Sleeping and learning

Besides boosting alertness, sleep--particularly rapid eye movement (REM) sleep--is a way for the brain to store new information into long-term memory, said Maas. The brain, he explained, accomplishes this through a phenomenon that researchers have only recently come to understand: sleep spindles.

Sleep spindles--one- to two-second bursts of brain waves that rapidly wax and wane at strong frequencies, so-called for the spike image they form on an EEG reading--occur during REM sleep. The REM phase usually takes place toward the end of the night, between the sixth and eighth hours of sleep, when people are most likely to dream. In fact, Maas said, the brain's neural patterns during REM sleep resemble those of its awakened state.

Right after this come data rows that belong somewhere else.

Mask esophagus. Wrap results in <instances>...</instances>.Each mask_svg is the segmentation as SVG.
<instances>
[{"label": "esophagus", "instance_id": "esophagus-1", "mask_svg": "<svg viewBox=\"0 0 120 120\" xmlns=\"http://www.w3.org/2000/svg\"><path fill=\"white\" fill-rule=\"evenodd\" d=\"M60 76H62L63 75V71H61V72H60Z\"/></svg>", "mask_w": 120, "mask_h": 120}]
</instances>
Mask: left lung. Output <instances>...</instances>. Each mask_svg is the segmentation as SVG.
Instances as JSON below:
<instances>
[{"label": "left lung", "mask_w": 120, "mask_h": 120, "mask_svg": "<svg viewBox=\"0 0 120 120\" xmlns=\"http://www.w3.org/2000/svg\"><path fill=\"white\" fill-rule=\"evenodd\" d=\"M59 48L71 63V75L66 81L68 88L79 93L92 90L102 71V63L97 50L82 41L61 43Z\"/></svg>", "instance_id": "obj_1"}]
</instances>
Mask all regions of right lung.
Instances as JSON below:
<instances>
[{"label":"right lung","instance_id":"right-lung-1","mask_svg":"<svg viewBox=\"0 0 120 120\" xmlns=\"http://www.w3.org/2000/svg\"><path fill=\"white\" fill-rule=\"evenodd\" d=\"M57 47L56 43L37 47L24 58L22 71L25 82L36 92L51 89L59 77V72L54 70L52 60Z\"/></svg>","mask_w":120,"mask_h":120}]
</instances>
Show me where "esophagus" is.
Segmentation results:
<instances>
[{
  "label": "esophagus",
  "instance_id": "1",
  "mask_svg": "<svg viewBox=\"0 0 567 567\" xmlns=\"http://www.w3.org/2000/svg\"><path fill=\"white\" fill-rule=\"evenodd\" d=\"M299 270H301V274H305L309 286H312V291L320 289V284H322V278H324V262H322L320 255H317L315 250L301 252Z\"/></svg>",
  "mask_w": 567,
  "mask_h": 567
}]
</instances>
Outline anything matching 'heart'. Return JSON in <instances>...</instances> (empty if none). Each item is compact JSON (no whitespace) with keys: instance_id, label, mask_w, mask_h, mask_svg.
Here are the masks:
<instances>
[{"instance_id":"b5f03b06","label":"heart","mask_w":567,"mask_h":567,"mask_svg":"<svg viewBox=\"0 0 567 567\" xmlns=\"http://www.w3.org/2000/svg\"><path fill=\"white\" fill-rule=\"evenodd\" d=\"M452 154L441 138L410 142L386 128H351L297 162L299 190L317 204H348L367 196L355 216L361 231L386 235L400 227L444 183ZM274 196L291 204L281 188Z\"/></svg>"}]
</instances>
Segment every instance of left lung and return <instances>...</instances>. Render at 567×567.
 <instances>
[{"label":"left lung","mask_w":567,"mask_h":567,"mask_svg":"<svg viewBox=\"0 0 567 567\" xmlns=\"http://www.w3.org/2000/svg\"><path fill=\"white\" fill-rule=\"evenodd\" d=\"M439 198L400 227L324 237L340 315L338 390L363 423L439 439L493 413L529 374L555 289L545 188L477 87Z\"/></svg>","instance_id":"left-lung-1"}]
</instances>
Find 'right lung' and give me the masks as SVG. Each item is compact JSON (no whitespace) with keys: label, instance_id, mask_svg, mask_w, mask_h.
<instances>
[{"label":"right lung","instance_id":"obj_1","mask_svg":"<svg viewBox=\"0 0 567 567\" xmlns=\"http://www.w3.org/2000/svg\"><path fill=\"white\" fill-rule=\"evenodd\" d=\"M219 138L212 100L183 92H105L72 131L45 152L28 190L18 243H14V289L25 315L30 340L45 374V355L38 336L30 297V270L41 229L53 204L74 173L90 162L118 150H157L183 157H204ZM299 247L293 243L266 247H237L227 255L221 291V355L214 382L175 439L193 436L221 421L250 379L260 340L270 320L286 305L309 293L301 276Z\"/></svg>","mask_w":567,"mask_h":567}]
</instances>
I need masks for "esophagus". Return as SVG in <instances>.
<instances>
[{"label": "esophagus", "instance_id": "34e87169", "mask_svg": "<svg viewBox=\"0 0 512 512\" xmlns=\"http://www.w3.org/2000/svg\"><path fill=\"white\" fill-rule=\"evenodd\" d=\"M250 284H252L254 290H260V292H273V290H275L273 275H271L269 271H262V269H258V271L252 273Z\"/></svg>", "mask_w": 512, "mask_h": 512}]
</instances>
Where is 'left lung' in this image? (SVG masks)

During REM sleep, the brain busily replenishes neurotransmitters that organize neural networks essential for remembering, learning, performance and problem solving, he explained. Conversely, he says depriving the brain of sleep "makes you clumsy, stupid and unhealthy."

For example, say you take golf lessons on a Wednesday to improve your swing before your next round on Saturday. After seeing progress, you sleep six hours each night for the rest of the week--about the median amount of sleep American adults get nightly.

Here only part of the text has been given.